News source: Release time:[2022-05-23]

The breast and ovarian cancer susceptibility gene (BRCA1) is a tumor suppressor gene discovered in 1990, and its pathogenic variants are associated with the development of early-onset breast, ovarian and other malignancies. It is known that the BRCA1 gene is involved in a variety of biological pathways, including DNA damage repair, genome stability, and cell growth and replication. Its germline pathogenic variants also make breast and ovarian cancer heritable tumors and increase the risk of breast or ovarian cancer in carriers by 10-20 times compared with the general population. At the same time, women with BRCA1 gene mutations are at increased risk of fallopian tube cancer, pancreatic cancer, gastrointestinal cancer, and melanoma, men are at increased risk of breast cancer and prostate cancer.
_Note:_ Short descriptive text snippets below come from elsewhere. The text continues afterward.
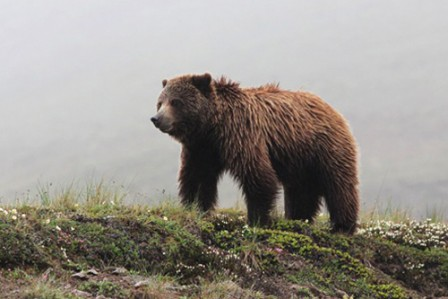 Grizzly Bears are regularly encountered around Denali National Park.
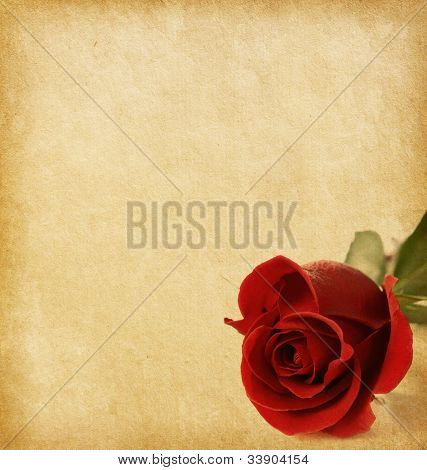 old paper texture with dark red rose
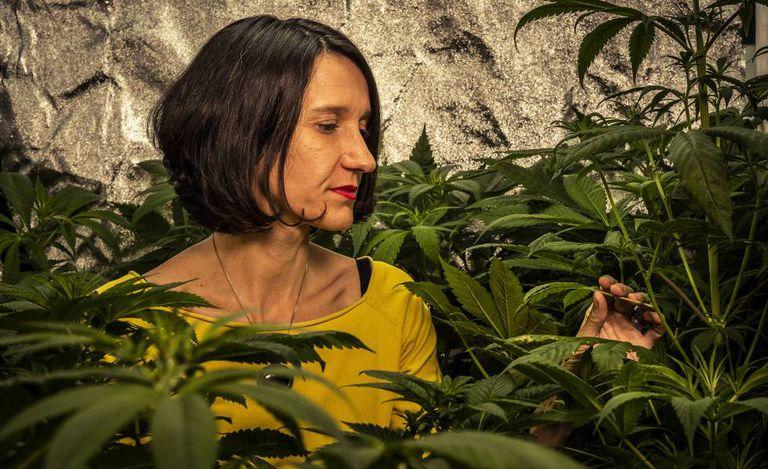 This plant is dispensary Santa marijuana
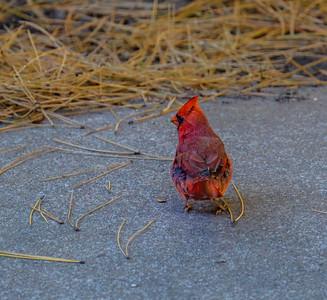 2014-10-11_Birds_25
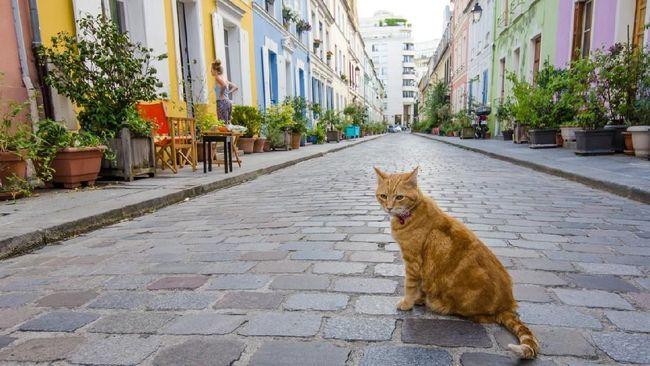 Warga 'Jalan Pastel' Paris Jengah Akan Kehadiran Turis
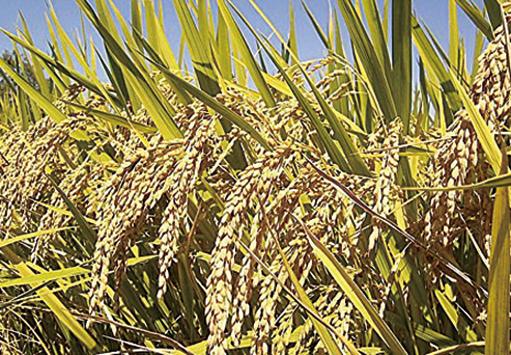 赴美參觀涉偷水稻技術 兩中國研究員被訴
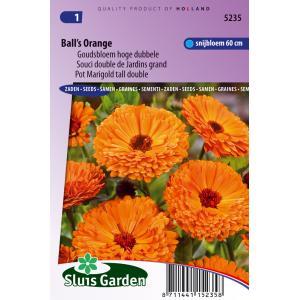 Goudsbloem hoge dubbele bloemzaden - Ball's Orange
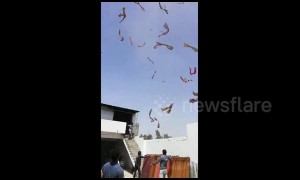 Hundreds of saris sent flying by high winds in eerie clip from west India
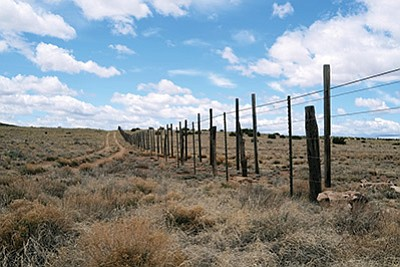 A wildlife friendly bison fence is being constructed at Raymond Wildlife Area. The specific spacing of the stay posts keep the bison away from the fence. Loretta Yerian/WGCN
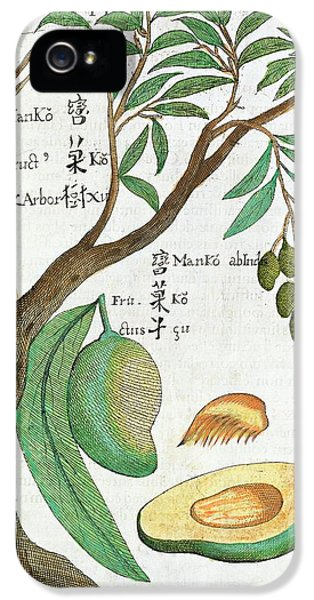 Mango Tree And Fruit IPhone 5 Case by Natural History Museum, London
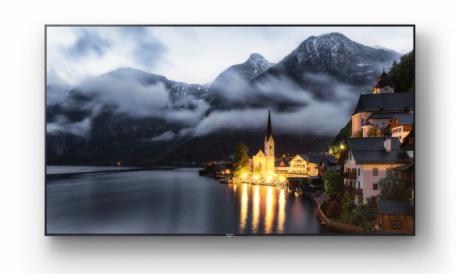 Sony XE9 display professionale 1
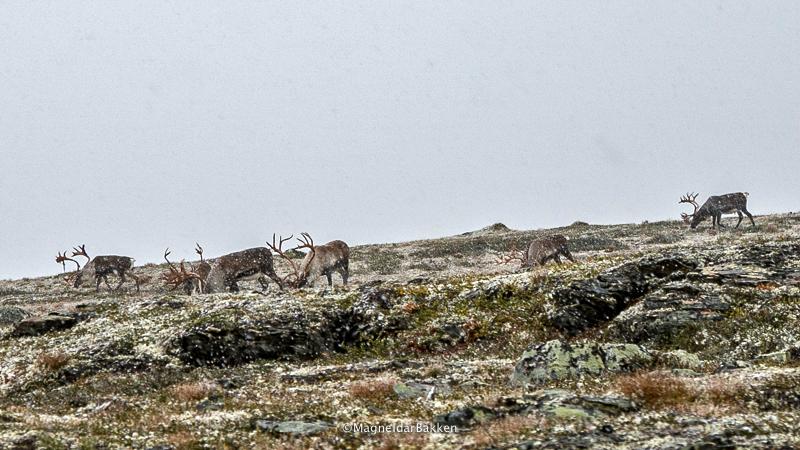 Hei! Legger ved et bilde fra sist søndag (26. august 2018). Vi møtte en liten bukkeflokk i snøværet på Ravaldsfjellet. Flott opplevelse. Med vennlig hilsen Magne Idar Bakken (foto).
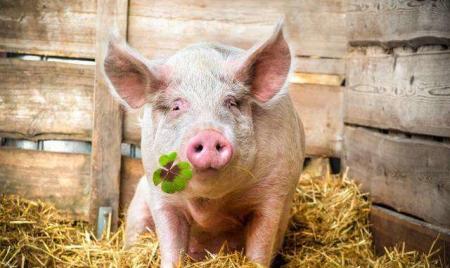 猪—沼—林生态种养增效益 ,广安新寺村产业实现绿色生态发展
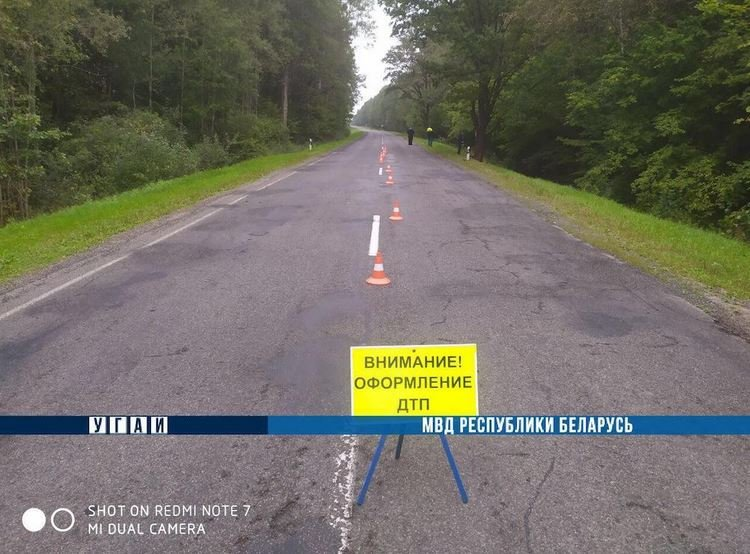 Девушка погибла в результате пьяного ДТП на трассе Быхов-Белыничи
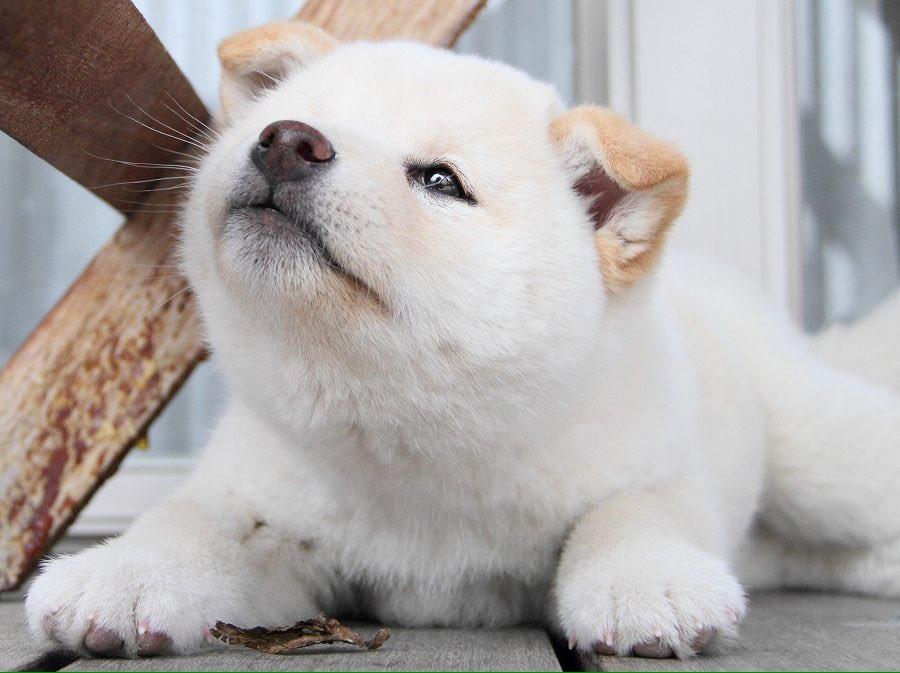 今の犬は雪の日に迎えたのでユキという名前になる予定だったが、対面してみると耳だけ茶色くて食パンぽかったので「ぱん」という名前になった。そのせいか食い意地の張った犬に育ったよ(-_-) #犬に名前を付けた日の事を話そうよ pic.twitter.com/q6lW244VED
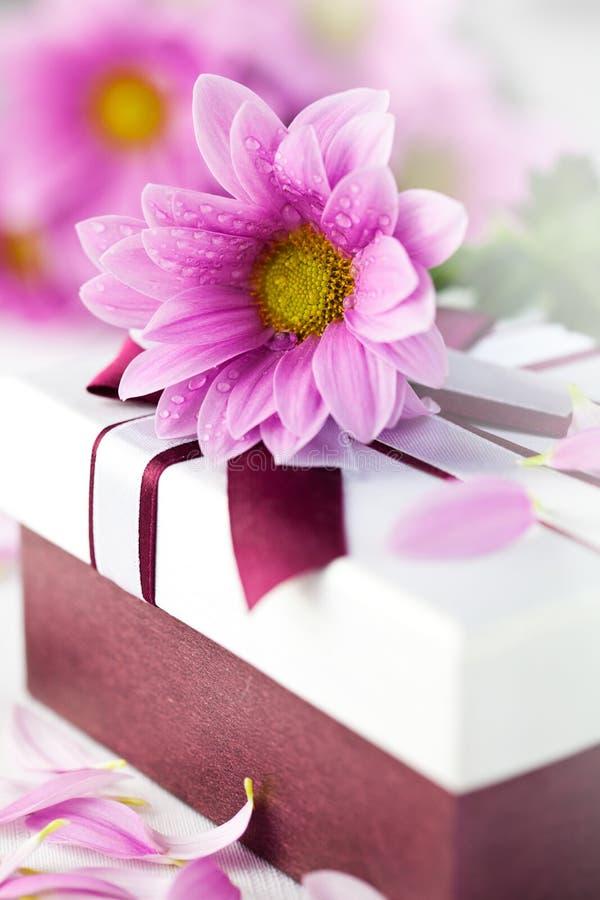 подарок маргаритки коробки шикарный стоковое фото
The relationship between BRCA1 gene and cancer has been widely studied, but related studies and experiments have shown that BRCA1 gene is not only closely related to tumorigenesis, but also related to some steroid hormone activity and lipogenesis, including diabetes and metabolic syndrome.

1. BRCA1 inhibits the expression of insulin-like growth factor 1 receptor Insulin-like growth factors (IGFs) are a class of multifunctional cell proliferation regulators, which play an important role in the development and maturation of the mammary gland, are also a key factor in the occurrence and development of breast cancer. IGF1R is the cell surface insulin-like growth factor 1 receptor. Epidemiological analyses conducted over the past 25 years have identified IGF1 as a risk factor for breast cancer. Studies have shown that wild-type BRCA1 breast cancer cells inhibit the gene transcription and promoter activity of IGF1R, while mutant BRCA1 cannot inhibit IGF1R promoter activity.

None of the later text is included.